▸ Testo dato
= = =

In occasione della conferenza stampa di presentazione della rete Italian Variety Club (IVC) alla Fiera del Levante di Bari ieri, 11 settembre 2016 (vedi articolo correlato), il professor Carlo Fideghelli, presidente del Comitato tecnico e scientifico della Rete ha relazionato sulla situazione globale del miglioramento varietale nell'uva da tavola, con particolare attenzione alle uve apirene.


Carlo Fideghelli

Da un punto di vista generale, l'uva da tavola è uno dei prodotti più internazionali, globalizzati e diffusi. Dal 1980 a oggi, ogni anno sul mercato le introduzioni di nuove selezioni di uva da tavola sono state circa una ventina, di cui il 60% con semi. Crescono nel tempo le proposte di varietà senza semi.

I principali costitutori nel mondo sono gli Stati Uniti, il Sudafrica, la Cina e Israele. L'Italia è tra i primi 10 paesi costitutori. Le tecniche utilizzate nella miglioramento varietale dell'uva da tavola sono diverse: rimane centrale l'incrocio controllato, mentre la libera impollinazione è minoritaria rispetto ad altre specie frutticole come le drupacee.

Dal punto di vista della tipologia dei costitutori, nel 2008 il pubblico era ancora una componente molto importante anche nella ricerca sulle uve apirene. Oggi però, secondo Fideghelli, la componente privata potrebbe essere giunta a rappresentare un 35-40%, specialmente per quanto riguarda le varietà costituite nei paesi occidentali. Nel frattempo, è anche cresciuto il parco delle varietà senza semi utilizzate come genitrici di nuove selezioni varietali.

= = =

Domande su scene nelle immagini:
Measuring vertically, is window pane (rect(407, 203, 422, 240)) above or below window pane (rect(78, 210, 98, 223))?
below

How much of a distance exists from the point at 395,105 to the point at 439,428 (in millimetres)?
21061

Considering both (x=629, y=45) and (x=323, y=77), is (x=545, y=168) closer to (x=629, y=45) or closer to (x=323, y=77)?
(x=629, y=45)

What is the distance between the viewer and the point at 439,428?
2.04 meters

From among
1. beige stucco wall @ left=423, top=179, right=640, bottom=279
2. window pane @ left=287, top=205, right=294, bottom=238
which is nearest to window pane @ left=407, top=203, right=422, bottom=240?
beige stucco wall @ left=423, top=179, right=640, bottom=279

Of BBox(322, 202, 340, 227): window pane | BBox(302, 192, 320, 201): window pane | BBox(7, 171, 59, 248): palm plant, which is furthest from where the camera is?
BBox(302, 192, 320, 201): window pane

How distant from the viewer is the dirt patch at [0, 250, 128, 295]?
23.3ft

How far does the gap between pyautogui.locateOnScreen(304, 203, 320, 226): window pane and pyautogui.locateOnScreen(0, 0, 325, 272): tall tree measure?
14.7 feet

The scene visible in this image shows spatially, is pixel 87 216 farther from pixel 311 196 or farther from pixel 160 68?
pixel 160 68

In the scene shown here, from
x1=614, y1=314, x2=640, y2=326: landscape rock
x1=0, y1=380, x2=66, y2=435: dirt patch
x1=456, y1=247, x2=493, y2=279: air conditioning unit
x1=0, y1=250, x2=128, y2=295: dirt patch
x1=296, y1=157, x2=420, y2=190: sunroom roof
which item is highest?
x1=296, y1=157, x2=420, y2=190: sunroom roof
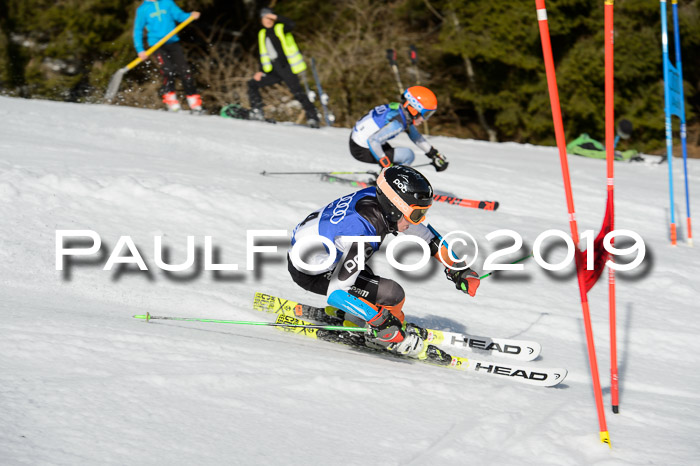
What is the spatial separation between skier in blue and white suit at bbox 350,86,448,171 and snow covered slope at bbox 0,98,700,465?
27.9 inches

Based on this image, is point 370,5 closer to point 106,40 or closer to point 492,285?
point 106,40

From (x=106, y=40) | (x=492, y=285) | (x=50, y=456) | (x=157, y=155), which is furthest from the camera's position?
(x=106, y=40)

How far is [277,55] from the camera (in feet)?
37.8

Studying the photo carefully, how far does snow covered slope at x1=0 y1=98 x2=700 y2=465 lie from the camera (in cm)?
281

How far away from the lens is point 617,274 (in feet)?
21.4

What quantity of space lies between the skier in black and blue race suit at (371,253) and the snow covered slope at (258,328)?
8.2 inches

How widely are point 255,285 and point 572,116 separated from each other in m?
13.4

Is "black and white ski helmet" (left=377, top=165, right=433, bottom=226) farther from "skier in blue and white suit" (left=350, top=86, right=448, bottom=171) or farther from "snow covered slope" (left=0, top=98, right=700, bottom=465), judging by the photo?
"skier in blue and white suit" (left=350, top=86, right=448, bottom=171)

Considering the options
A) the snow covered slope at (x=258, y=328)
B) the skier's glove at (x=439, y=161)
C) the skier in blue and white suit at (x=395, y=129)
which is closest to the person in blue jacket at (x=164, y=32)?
the snow covered slope at (x=258, y=328)

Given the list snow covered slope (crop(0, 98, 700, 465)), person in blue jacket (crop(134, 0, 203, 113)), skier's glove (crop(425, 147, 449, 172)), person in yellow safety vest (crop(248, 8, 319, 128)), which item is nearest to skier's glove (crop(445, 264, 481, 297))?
snow covered slope (crop(0, 98, 700, 465))

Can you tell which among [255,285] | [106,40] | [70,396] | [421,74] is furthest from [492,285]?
[421,74]
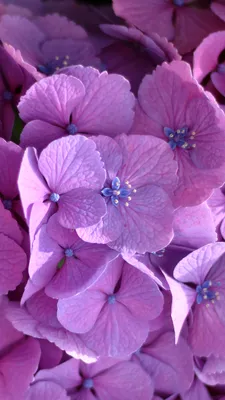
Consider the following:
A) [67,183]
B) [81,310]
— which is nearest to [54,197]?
[67,183]

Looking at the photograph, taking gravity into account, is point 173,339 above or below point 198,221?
below

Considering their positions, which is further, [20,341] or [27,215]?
[20,341]

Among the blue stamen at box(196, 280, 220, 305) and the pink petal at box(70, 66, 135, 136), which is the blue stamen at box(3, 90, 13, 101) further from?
the blue stamen at box(196, 280, 220, 305)

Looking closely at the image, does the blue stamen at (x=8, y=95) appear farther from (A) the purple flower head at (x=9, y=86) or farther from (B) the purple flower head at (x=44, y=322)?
(B) the purple flower head at (x=44, y=322)

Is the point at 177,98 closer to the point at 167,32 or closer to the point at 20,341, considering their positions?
the point at 167,32

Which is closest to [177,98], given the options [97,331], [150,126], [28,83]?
[150,126]

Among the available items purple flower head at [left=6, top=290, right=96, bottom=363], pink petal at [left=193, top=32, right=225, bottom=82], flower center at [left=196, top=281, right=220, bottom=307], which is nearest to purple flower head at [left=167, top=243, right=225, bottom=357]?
flower center at [left=196, top=281, right=220, bottom=307]

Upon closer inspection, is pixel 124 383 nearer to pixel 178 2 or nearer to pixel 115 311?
pixel 115 311
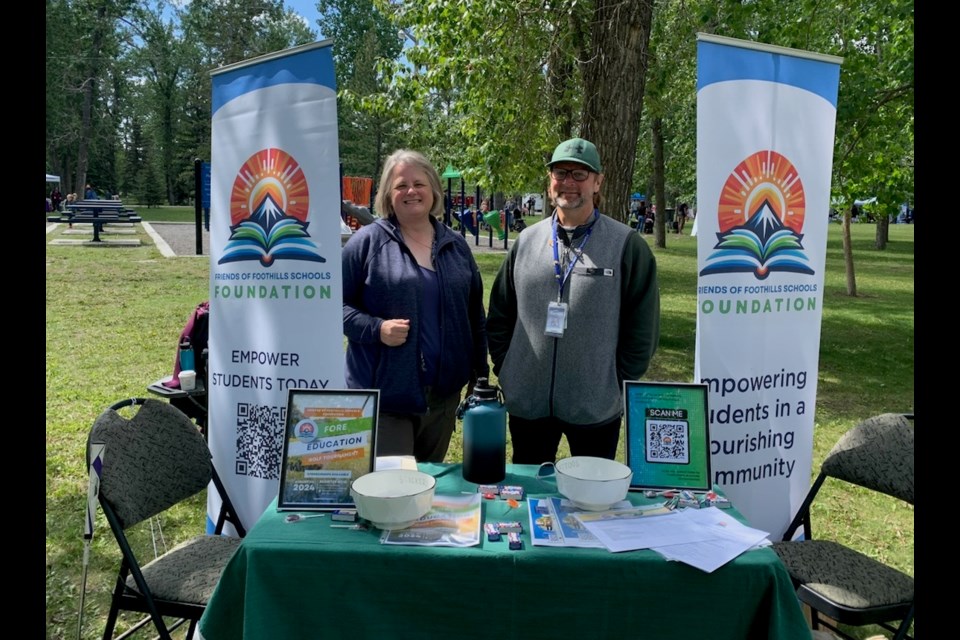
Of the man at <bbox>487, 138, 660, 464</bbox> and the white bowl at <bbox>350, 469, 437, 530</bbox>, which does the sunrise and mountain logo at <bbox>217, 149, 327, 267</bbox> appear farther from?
the white bowl at <bbox>350, 469, 437, 530</bbox>

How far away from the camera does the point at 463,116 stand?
7.77m

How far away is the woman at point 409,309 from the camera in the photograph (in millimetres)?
2588

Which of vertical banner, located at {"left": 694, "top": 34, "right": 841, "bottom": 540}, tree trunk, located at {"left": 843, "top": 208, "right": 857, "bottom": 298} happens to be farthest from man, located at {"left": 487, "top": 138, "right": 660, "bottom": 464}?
tree trunk, located at {"left": 843, "top": 208, "right": 857, "bottom": 298}

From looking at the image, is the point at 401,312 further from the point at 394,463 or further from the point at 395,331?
the point at 394,463

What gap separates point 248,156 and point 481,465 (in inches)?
69.4

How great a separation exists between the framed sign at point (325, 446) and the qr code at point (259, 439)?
3.37ft

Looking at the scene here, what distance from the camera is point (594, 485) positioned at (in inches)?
75.0

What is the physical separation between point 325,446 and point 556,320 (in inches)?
38.7

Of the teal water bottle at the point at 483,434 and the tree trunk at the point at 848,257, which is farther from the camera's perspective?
the tree trunk at the point at 848,257

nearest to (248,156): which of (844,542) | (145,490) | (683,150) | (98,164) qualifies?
(145,490)

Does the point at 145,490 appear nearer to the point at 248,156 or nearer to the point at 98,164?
the point at 248,156

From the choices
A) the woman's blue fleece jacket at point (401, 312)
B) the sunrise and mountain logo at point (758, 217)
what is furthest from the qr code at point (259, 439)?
the sunrise and mountain logo at point (758, 217)

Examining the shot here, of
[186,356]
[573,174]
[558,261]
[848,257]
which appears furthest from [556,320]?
[848,257]

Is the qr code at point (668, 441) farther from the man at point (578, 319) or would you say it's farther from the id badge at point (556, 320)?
the id badge at point (556, 320)
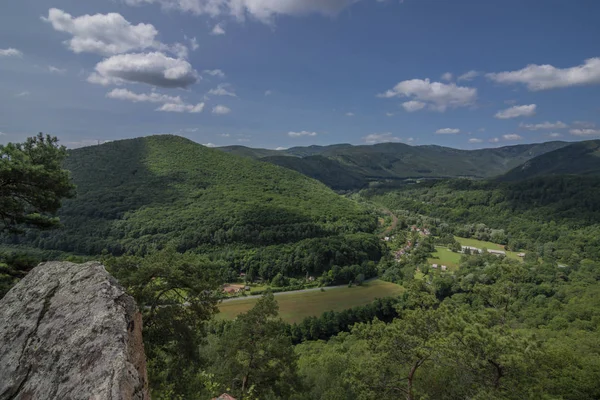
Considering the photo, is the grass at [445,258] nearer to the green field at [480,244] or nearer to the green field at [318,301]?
the green field at [480,244]

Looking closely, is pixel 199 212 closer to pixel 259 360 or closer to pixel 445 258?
pixel 445 258

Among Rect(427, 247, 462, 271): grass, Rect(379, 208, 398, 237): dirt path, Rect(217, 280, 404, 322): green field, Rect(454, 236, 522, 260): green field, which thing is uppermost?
Rect(379, 208, 398, 237): dirt path

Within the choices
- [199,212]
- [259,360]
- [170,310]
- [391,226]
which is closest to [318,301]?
[259,360]

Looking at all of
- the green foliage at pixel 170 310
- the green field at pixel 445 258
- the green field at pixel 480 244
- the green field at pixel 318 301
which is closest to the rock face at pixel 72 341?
the green foliage at pixel 170 310

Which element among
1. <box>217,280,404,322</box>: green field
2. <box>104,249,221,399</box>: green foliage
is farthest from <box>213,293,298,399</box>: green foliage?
<box>217,280,404,322</box>: green field

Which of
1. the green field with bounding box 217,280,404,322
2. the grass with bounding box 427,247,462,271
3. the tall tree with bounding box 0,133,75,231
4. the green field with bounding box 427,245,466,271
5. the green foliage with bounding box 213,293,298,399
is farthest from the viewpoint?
the green field with bounding box 427,245,466,271

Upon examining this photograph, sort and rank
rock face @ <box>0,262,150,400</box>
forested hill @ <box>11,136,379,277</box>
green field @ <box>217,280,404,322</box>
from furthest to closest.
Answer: forested hill @ <box>11,136,379,277</box>, green field @ <box>217,280,404,322</box>, rock face @ <box>0,262,150,400</box>

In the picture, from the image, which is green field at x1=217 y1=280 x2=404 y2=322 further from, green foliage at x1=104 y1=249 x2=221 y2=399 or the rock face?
the rock face
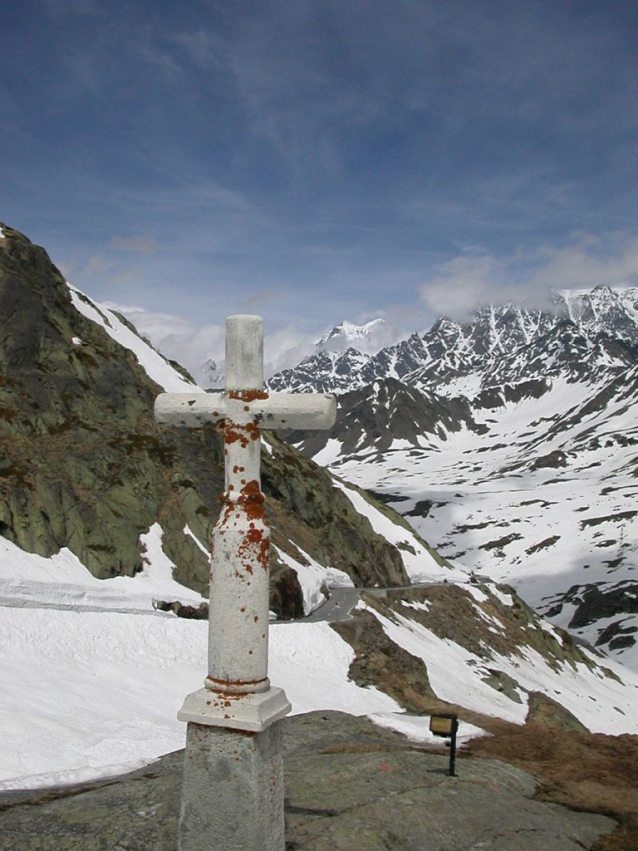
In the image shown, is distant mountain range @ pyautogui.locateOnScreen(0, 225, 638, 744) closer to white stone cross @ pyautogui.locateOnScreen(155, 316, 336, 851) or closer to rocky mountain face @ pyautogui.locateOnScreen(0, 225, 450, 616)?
rocky mountain face @ pyautogui.locateOnScreen(0, 225, 450, 616)

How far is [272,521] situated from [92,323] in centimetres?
2270

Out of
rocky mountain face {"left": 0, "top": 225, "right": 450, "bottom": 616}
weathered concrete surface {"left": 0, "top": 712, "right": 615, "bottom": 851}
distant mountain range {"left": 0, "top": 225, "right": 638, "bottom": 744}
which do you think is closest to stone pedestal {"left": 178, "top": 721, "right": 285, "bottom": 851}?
weathered concrete surface {"left": 0, "top": 712, "right": 615, "bottom": 851}

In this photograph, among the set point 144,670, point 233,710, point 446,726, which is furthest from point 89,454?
point 233,710

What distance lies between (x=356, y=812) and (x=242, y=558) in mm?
5182

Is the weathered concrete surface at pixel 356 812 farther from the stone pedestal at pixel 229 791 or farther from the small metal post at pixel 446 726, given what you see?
Result: the stone pedestal at pixel 229 791

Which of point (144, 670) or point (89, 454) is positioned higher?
point (89, 454)

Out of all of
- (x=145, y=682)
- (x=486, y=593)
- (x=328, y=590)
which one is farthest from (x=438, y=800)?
(x=486, y=593)

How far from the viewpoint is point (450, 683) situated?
4047 centimetres

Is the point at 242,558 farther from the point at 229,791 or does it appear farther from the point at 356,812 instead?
the point at 356,812

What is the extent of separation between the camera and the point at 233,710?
7.54 meters

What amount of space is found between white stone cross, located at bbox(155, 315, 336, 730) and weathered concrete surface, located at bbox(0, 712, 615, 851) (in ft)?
9.09

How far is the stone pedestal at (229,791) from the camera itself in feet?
24.3

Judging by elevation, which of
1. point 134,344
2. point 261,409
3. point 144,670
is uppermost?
point 134,344

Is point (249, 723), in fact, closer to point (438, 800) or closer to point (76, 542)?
point (438, 800)
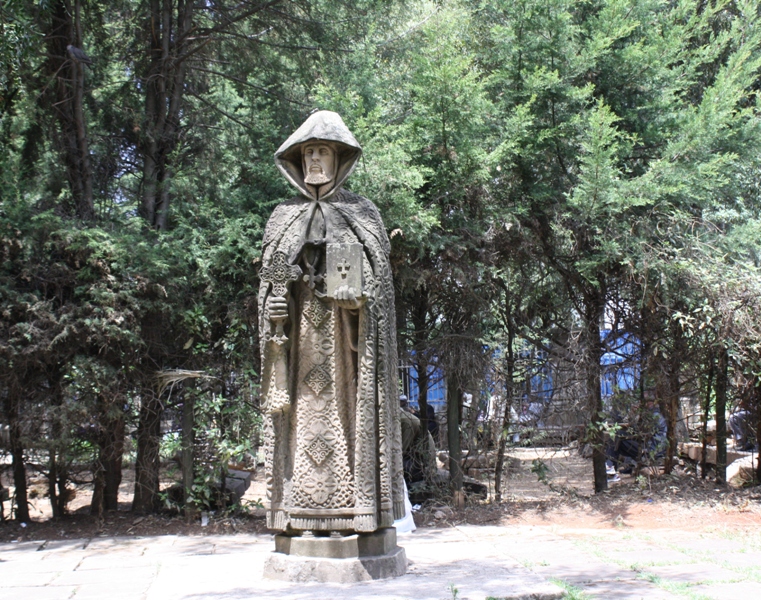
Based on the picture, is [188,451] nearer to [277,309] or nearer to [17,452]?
[17,452]

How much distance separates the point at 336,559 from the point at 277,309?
1772 mm

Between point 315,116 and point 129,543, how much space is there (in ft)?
15.0

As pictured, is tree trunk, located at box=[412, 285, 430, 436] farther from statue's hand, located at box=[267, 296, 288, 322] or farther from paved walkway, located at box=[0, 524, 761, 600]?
statue's hand, located at box=[267, 296, 288, 322]

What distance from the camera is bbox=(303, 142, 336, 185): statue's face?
5.55 metres

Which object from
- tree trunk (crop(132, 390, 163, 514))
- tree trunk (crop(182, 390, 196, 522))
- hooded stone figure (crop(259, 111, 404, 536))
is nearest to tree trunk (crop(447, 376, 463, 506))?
tree trunk (crop(182, 390, 196, 522))

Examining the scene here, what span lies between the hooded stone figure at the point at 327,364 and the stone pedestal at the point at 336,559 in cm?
10

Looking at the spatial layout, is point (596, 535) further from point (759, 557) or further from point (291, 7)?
point (291, 7)

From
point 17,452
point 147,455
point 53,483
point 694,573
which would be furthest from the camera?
point 147,455

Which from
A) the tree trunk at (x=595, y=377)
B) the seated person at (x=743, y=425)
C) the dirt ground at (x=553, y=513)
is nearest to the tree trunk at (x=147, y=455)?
the dirt ground at (x=553, y=513)

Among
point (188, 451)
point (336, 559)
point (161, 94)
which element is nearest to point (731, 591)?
point (336, 559)

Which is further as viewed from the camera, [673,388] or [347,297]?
[673,388]

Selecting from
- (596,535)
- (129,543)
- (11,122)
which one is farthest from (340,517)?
(11,122)

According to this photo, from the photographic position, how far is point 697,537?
24.8 feet

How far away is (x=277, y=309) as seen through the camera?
523 centimetres
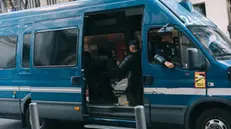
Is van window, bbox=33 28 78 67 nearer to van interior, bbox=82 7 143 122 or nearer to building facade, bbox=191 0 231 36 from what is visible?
van interior, bbox=82 7 143 122

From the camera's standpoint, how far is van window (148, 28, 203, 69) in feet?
21.4

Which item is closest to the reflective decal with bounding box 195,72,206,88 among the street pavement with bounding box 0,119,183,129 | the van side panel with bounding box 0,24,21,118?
the street pavement with bounding box 0,119,183,129

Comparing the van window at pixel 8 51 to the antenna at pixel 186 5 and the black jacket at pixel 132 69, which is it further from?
the antenna at pixel 186 5

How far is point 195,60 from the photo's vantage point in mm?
6195

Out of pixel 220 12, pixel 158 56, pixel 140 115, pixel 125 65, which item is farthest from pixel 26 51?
pixel 220 12

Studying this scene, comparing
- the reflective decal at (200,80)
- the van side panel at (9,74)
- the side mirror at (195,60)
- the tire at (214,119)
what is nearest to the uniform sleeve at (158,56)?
the side mirror at (195,60)

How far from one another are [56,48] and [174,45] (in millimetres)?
2811

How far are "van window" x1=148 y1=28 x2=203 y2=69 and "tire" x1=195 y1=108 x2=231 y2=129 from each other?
86cm

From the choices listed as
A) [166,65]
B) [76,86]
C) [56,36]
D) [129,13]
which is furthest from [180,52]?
[56,36]

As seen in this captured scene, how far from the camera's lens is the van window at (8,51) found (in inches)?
371

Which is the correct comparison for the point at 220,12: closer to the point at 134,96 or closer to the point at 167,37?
the point at 134,96

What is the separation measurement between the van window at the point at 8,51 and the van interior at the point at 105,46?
1.95 meters

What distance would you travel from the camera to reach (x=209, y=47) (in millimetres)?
6469

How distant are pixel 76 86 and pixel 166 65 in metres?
2.14
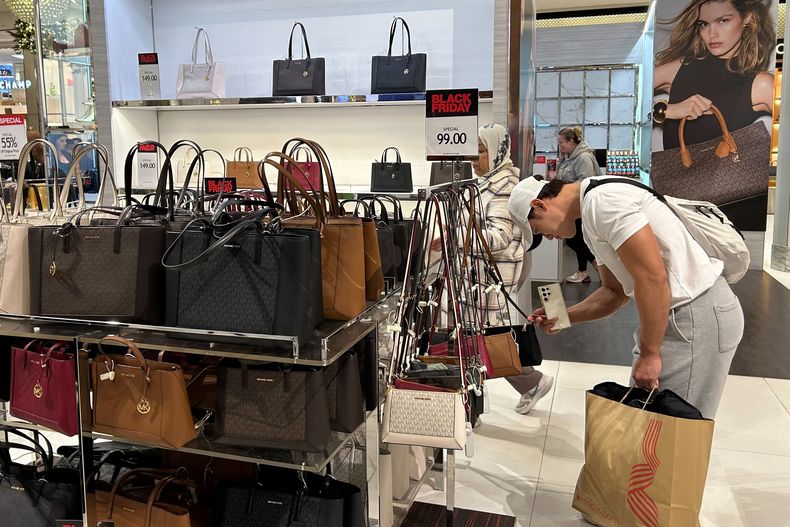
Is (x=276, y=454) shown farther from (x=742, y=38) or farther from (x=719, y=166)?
(x=742, y=38)

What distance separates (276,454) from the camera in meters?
1.80

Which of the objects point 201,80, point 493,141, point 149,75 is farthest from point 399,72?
point 149,75

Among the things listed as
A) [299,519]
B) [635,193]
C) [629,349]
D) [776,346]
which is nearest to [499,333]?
[635,193]

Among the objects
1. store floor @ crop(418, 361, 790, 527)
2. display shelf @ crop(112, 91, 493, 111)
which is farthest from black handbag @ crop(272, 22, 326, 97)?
store floor @ crop(418, 361, 790, 527)

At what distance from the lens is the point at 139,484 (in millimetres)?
2191

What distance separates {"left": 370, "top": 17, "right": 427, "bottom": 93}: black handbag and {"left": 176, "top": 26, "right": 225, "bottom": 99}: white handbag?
1.23 metres

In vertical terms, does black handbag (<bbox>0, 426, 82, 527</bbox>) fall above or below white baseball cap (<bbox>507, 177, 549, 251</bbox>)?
below

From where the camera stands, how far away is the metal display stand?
1.71m

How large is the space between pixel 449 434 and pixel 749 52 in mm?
8466

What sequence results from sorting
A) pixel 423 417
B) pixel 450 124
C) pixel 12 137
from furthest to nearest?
pixel 12 137
pixel 450 124
pixel 423 417

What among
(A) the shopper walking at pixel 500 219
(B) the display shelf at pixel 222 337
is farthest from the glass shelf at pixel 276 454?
(A) the shopper walking at pixel 500 219

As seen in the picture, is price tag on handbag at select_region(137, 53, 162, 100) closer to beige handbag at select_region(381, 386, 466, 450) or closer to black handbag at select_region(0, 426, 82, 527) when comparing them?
black handbag at select_region(0, 426, 82, 527)

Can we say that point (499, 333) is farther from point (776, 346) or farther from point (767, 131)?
point (767, 131)

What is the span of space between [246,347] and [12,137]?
2.65m
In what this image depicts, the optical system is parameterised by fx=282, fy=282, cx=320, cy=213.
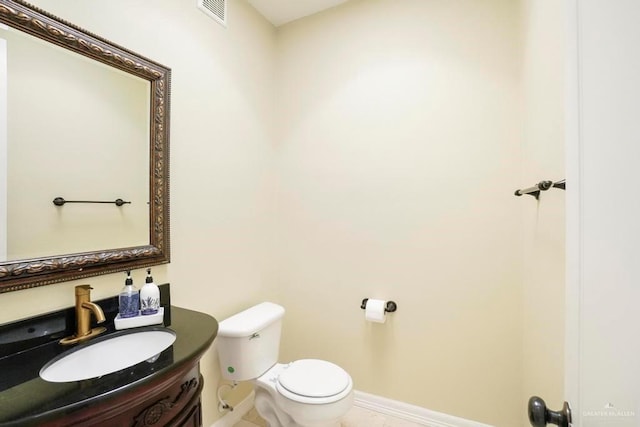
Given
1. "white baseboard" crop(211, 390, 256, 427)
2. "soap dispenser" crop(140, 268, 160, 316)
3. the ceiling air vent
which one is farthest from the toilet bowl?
the ceiling air vent

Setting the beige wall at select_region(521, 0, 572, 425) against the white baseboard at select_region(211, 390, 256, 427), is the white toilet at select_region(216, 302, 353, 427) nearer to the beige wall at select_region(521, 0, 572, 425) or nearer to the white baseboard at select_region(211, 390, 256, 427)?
the white baseboard at select_region(211, 390, 256, 427)

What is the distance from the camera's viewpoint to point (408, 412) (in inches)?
71.4

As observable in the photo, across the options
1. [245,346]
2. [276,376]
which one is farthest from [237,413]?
[245,346]

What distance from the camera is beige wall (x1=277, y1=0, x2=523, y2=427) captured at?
1599mm

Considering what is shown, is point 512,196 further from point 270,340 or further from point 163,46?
point 163,46

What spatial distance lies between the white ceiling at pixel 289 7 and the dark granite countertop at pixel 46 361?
2.03 m

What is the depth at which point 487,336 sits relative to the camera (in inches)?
64.1

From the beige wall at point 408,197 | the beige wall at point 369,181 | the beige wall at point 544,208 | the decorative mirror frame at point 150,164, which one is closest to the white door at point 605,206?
the beige wall at point 544,208

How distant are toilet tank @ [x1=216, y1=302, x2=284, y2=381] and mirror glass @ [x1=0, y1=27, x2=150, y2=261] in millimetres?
671

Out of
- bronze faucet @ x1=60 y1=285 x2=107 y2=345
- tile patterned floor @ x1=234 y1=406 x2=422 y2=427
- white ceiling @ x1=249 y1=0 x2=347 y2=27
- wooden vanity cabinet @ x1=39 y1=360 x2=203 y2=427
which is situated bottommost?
tile patterned floor @ x1=234 y1=406 x2=422 y2=427

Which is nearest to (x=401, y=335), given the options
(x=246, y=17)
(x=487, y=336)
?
(x=487, y=336)

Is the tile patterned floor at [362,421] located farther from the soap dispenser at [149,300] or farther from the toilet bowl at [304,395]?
the soap dispenser at [149,300]

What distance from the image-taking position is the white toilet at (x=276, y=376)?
1.38m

= = =

▸ Dettagli esercizio
Secondo il testo sull'uva da tavola, quali sono i principali paesi costitutori nel mondo? Le righe non hanno alcun ruolo in questo esercizio.

▸ Risultato corretto
Gli Stati Uniti, il Sudafrica, la Cina e Israele.